Top of INPUT MATERIAL

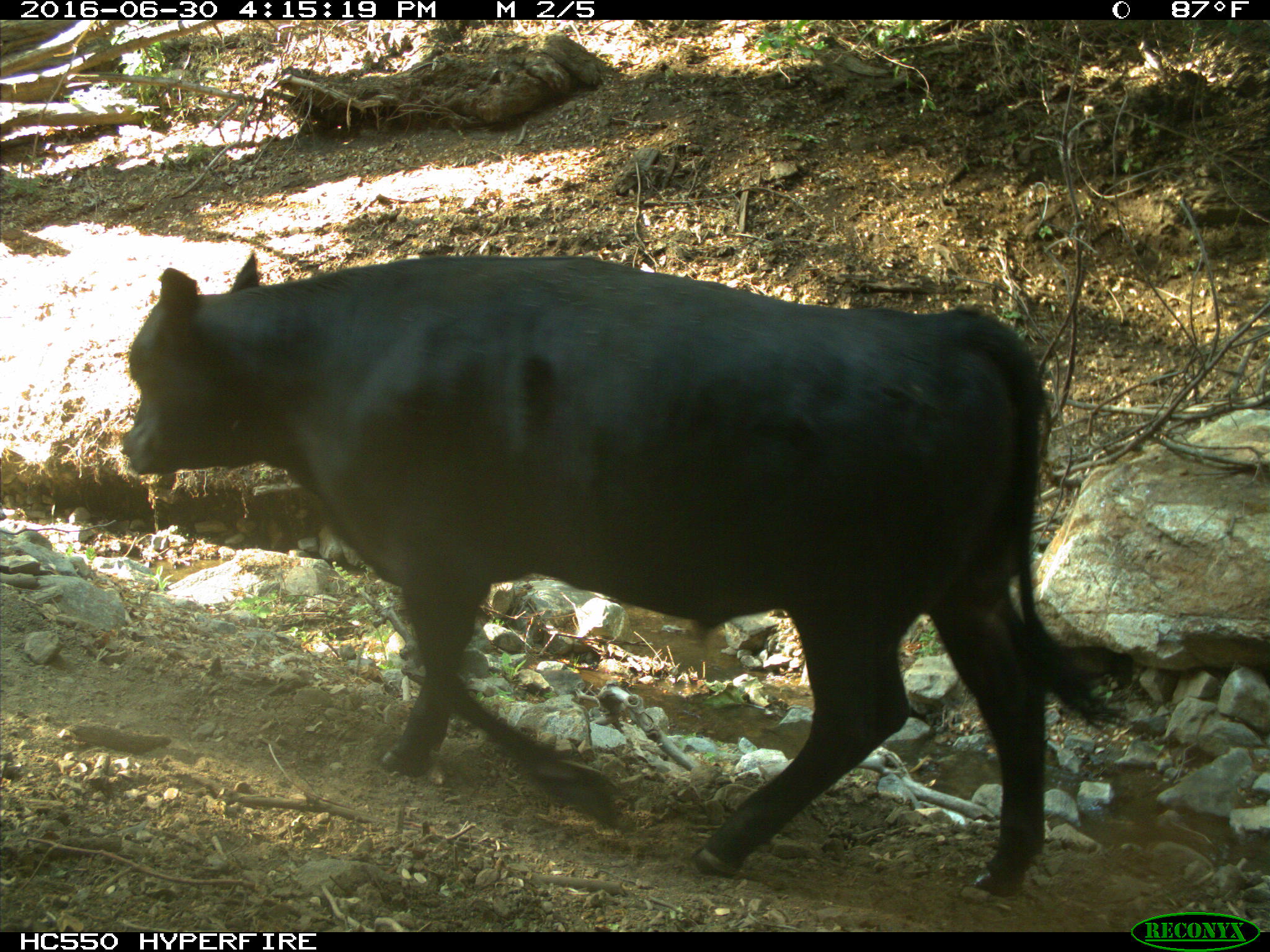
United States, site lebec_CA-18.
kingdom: Animalia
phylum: Chordata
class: Mammalia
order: Artiodactyla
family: Bovidae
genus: Bos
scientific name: Bos taurus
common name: domestic cow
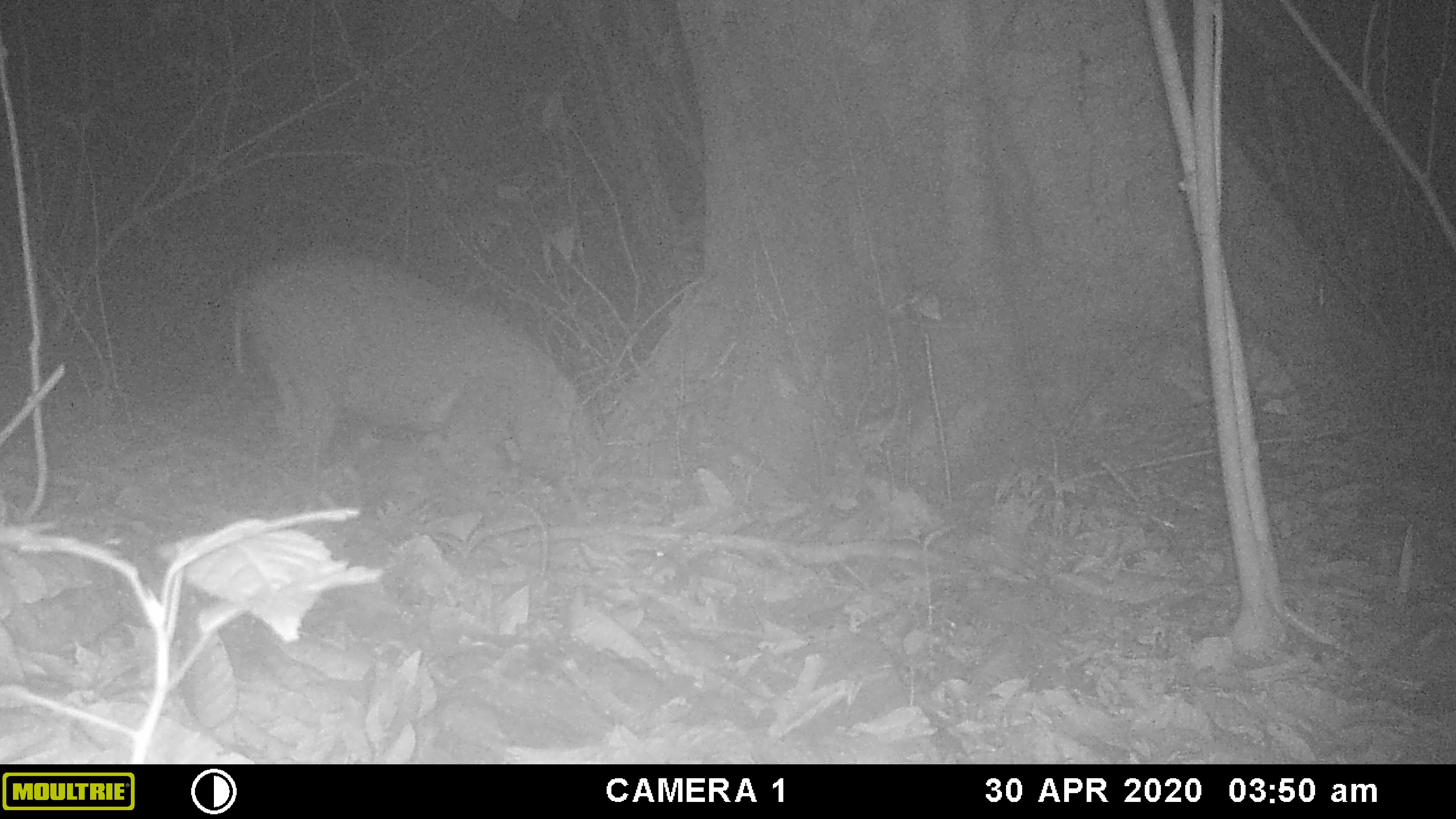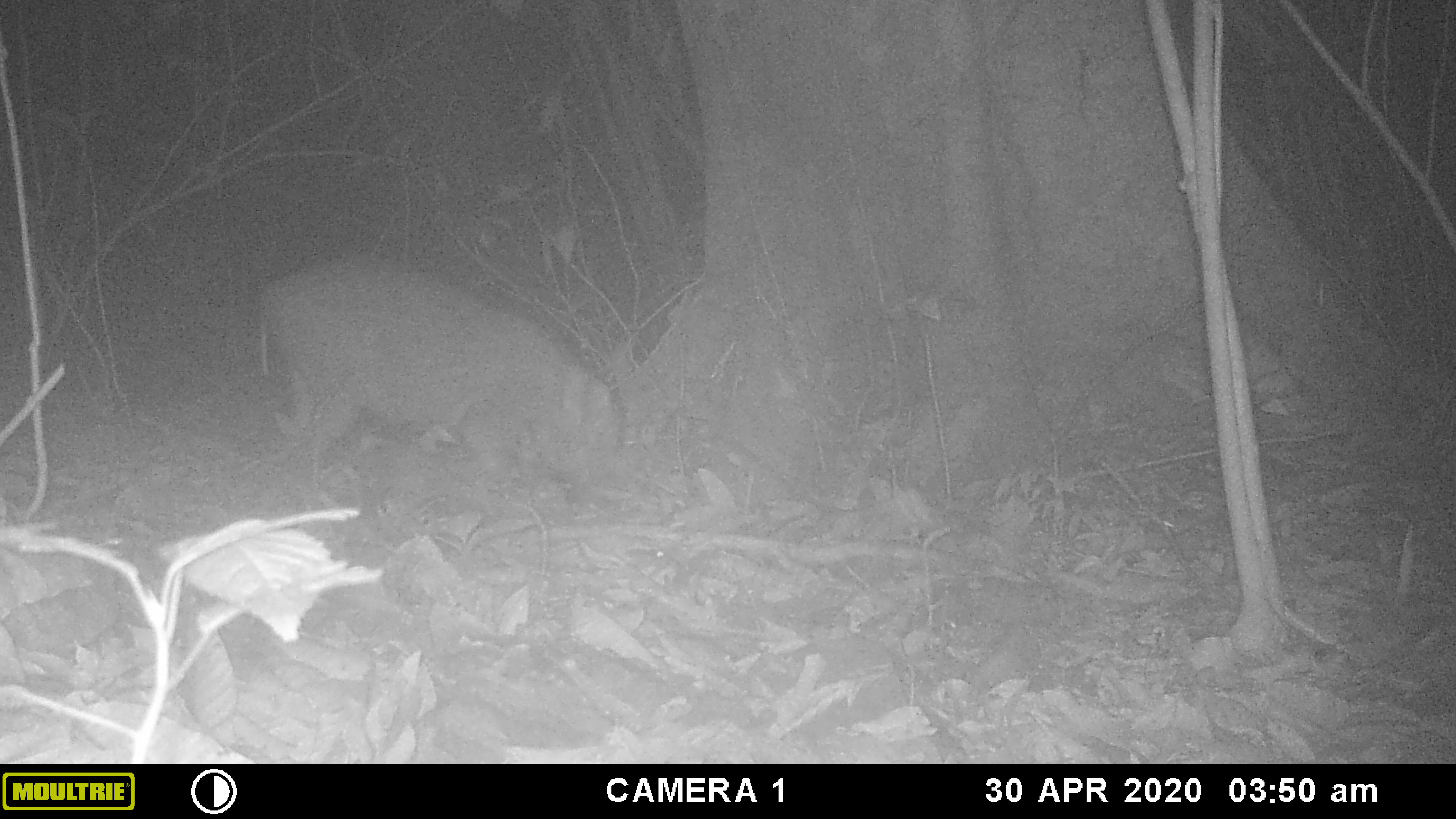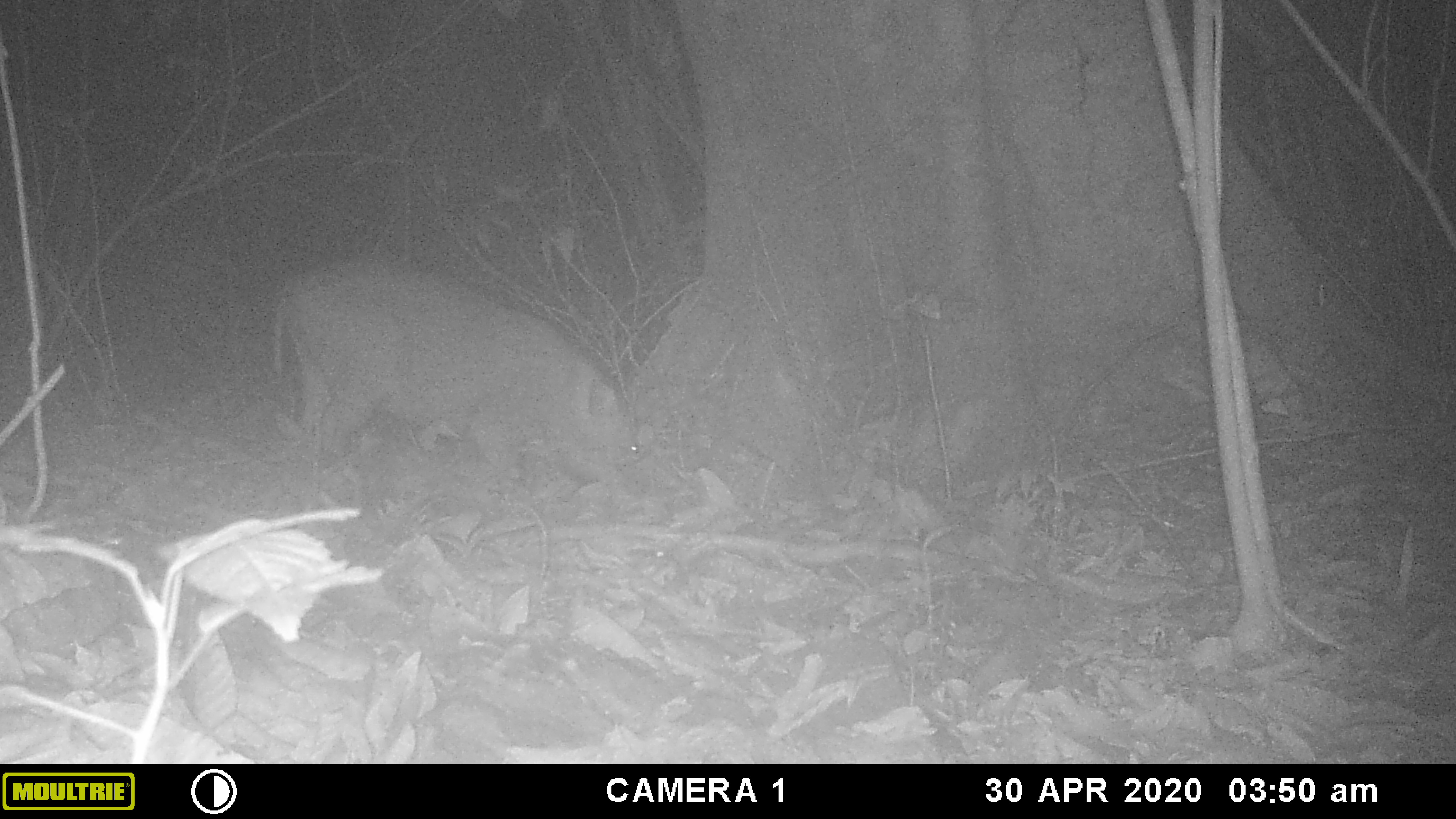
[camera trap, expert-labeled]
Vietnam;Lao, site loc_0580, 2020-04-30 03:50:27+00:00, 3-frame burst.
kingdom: Animalia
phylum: Chordata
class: Mammalia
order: Artiodactyla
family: Suidae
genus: Sus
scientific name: Sus scrofa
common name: eurasian wild pig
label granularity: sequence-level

Bottom of INPUT MATERIAL

### WHAT IS NEEDED
What is the number of lines above that contain "site"? Answer with that number only.

### WRITTEN SOLUTION
2